Nel dibattito sui tempi della riapertura di negozi ed altre attività ancora chiuse per l’emergenza Coronavirus, il segretario generale della Cgil di Perugia cambia prospettiva: “Tutti parlano del quando, a noi interessa il come“.
Le condizioni di sicurezza
Ciavaglia lamenta la carenza delle condizioni di sicurezza nelle attività che hanno già aperto: “Continuiamo ad assistere ad un dibattito tutto incentrato sul quando riaprire tutto, sull’essenzialità di anticipare gli altri di una settimana, sulle lamentele, pur comprensibili, di baristi, parrucchieri, etc. Intanto però nella nostra provincia decine di migliaia di lavoratrici e lavoratori sono già rientrati in fabbrica, in ufficio o nel loro posto di lavoro, ma non hanno trovato i termoscanner, non hanno trovato i test sierologici e nemmeno sempre un’organizzazione del lavoro all’altezza, come riscontriamo ad esempio nella cooperazione”.
Salute e lavoro
“Deve essere chiaro – continua Ciavaglia – che la Cgil, come chiunque d’altronde, auspica un ritorno alla normalità e alla piena attività nel più breve tempo possibile, vista anche la crisi economico finanziaria che si sta aggravando.

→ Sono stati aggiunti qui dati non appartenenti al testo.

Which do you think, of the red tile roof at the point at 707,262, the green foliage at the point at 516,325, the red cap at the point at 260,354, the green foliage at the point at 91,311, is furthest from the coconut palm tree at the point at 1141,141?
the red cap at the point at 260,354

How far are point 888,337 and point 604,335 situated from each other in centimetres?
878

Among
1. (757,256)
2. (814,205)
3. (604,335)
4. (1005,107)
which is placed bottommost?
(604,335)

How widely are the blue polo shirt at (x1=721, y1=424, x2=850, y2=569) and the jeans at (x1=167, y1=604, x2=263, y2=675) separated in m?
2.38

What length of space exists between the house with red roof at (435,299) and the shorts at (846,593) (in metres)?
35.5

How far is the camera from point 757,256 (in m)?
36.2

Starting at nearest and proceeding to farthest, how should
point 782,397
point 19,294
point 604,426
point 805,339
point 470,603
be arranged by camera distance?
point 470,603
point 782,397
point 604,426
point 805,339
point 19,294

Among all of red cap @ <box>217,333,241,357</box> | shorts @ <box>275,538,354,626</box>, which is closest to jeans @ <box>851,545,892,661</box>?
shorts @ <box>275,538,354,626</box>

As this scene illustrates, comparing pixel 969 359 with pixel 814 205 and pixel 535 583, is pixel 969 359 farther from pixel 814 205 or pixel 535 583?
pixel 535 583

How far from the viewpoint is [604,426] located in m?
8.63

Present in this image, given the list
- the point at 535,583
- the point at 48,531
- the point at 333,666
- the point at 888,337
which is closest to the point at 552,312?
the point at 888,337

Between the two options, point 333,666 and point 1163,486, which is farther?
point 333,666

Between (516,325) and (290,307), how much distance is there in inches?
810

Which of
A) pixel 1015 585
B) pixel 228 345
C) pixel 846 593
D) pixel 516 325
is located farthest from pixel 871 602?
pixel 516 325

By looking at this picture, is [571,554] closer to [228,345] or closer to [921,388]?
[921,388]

Ma questo non potrà avvenire (anzi, si rischia di tornare indietro) se non verranno attuate davvero tutte quelle misure di sicurezza che la comunità scientifica ha indicato come necessarie e che sono state recepite anche livello umbro nel confronto tra Regione e parti sociali. Dunque, basta con strumentalizzazioni e polemiche tutte politiche con il Governo nazionale, si pensi piuttosto ad attuare quanto necessario”.
L’esempio della Cei
Ciavaglia guarda a quanto fatto dalla Chiesa per consentire il prossimo ritorno a messa dei fedeli: “Persino la Cei ha sottoscritto un accordo con il governo, fissando regole chiare e stringenti, per riaprire le chiese ai fedeli – conclude Ciavaglia – è indispensabile che si faccia altrettanto in tutti i luoghi di lavoro, e su questo le associazioni di categoria hanno grosse responsabilità. Ma il discorso vale anche sui vari territori e coinvolge direttamente i sindaci, perché il rischio di contagio non si ferma ai cancelli“.